Mind elsewhere…

processing a bottle of wine at the end of a week where I’ve only allowed orange juice and lemonade to pass my lips of an evening (of course I’ve still been drinking meths and cooking sherry during the day, but at night I have abstained ;)) and on a rant about the stuff I’ve watched this week courtesy of HFW and Jamie Oliver about chickens and stuff. Oh and loads of things I have been reading about green lifestyles from a new forum I’ve just joined. Well it’s all stuff for a more lucid moment really, so I’ll try and come back to it. Or save it for the forums. Or start a new blog. Or something :lol:.

I worked today. It was good. I spent some time in a fairly heavyweight – for the library service – discussion with my direct boss and the big boss about income generation, the direction the library should be headed in and stuff like that. When I’m at work I could so easily throw in the whole idea of Home Education and get stuck right in to what I’m doing while I’m there – the opportunities are huge, I could sweep in there with new ideas and thoughts and blow them away and really carve a career for myself. But then I come home and rediscover where my heart lays and remind myself once again that the time is not now, but it will come. It will come. Got some very positive feedback today though and was very chuffed to realise that for my 11 hours a week I am indeed valued and my potential is indeed recognised and there is an element of frustration from my employers that I can’t be there for more hours too. This is not the first time since I ‘chucked it all in to be a stay at home, Home Educating parent’ that I have had people talk to me with an air of ‘you’re wasted’ about them – my ex boss Miranda still regularly rings me up to ask if I am still insisting on not doing all the amazing things professionally and career wise that I could be doing in favour of answering my children’s ‘why?’ questions. However the one thing I do pride myself on is doing whatever it is I am doing at the time properly. And for me, with access to all the information, evidence and proof I have before me, for now, this is doing parenting properly. And currently that is first and foremost what I am, plenty of time for other stuff as and when.

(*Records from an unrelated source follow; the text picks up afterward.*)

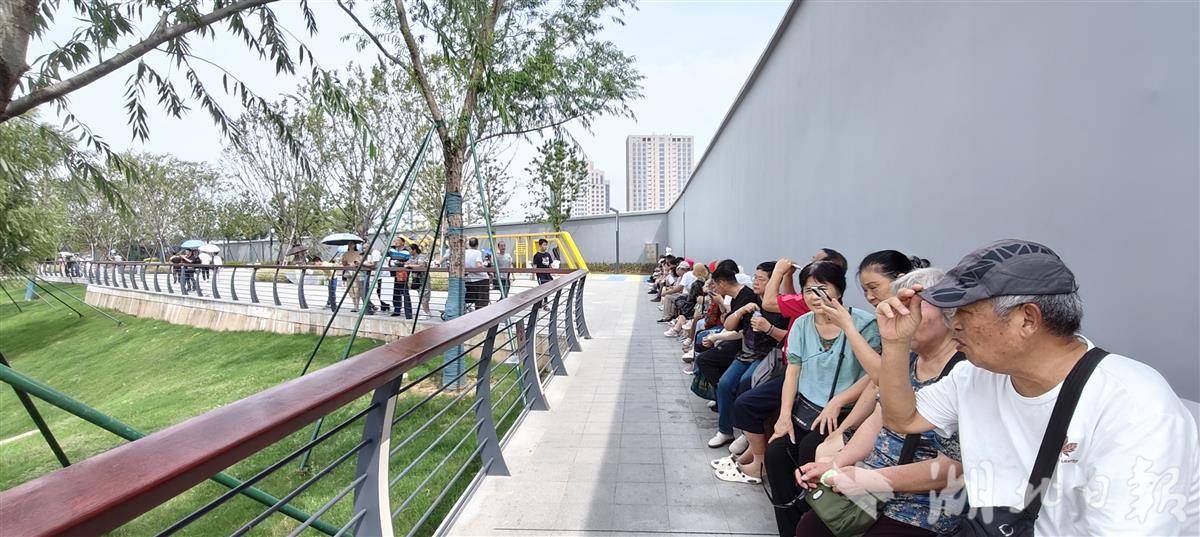 坐在防洪墙下休息的游客，以中老年人为主。4.jpg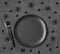 Halloween black table setting with spiders. Empty black plate, cutlery. spiders on dark gray background. Halloween festive serving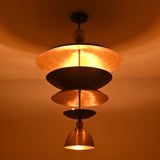 Illuminated close-up of the Verona Layered Disc Pendant Chandelier displaying the warm brass interior and softly diffused ambient lighting.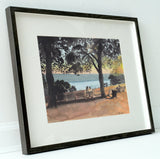 Framed watercolor painting of benches under leafy trees overlooking a calm river with a warm sunset sky in the background.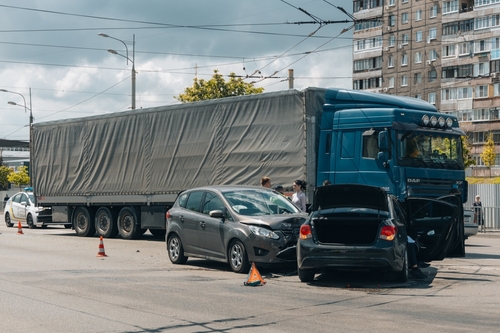 A large blue semi-truck involved in a multi-vehicle collision with two smaller cars at an urban intersection. The vehicles appear heavily damaged, and the scene is marked with warning cones, suggesting an ongoing accident investigation.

Meanwhile back at home, this morning Julie, Jack and Maisie were here. They did lots of playing (in every room of the house, using every toy we possess judging by the state of the house when I got home :roll:) and they watched Madagascar which Jack and Maisie had caught a glimpse of somewhere yesterday and expressed an interest in seeing so Julie asked if we had it (well duh!) and Davies and Scarlett were thrilled to introduced J and M to the delights of. I prepared them in advance last night to ensure they dwelt on the ‘I like to move it move it’ bit as I am very confident that Chris will particularly appreciate that 😉 :lol:. My Dad was here in the afternoon. When I got home he said Scarlett had told him he was no fun because he’d not played with her enough and he’d then reminded her of all the playing they had done 😆 Love that my children are nagging my Dad to look after them in accordance with their high standards 😆 HFW and Jamie Oliver would be pleased that not only have they broken out of the battery-childhood mould they are free range to the extreme! 😆

As ever when I’ve been at work all day the children were super cuddly so after tea and Ady getting home they stayed up and we watched the double bill of Doctor Who that was on BBC3, which was the Family Of Blood two parter. So I sat with Davies strewn across my lap and Scarlett perched on my shoulders :lol:. I cried, obviously and we talked lots about very young men fighting in the war, telepathy (which led on to hypnosis again) and fortune telling with crystal balls, tarot cards and tea leaves.

I’ve been mightily pissed off by an email buyer today so am exercising supreme self control to not reply to an email in the manner my fingers are twitching to do and am going to bed instead!

One reply on “Mind elsewhere…”

  1. I constantly have that ‘Me or Them’ feeling in my head with regards work however much fun we have with like minded families on windy, wet, winter walks(UK) in January.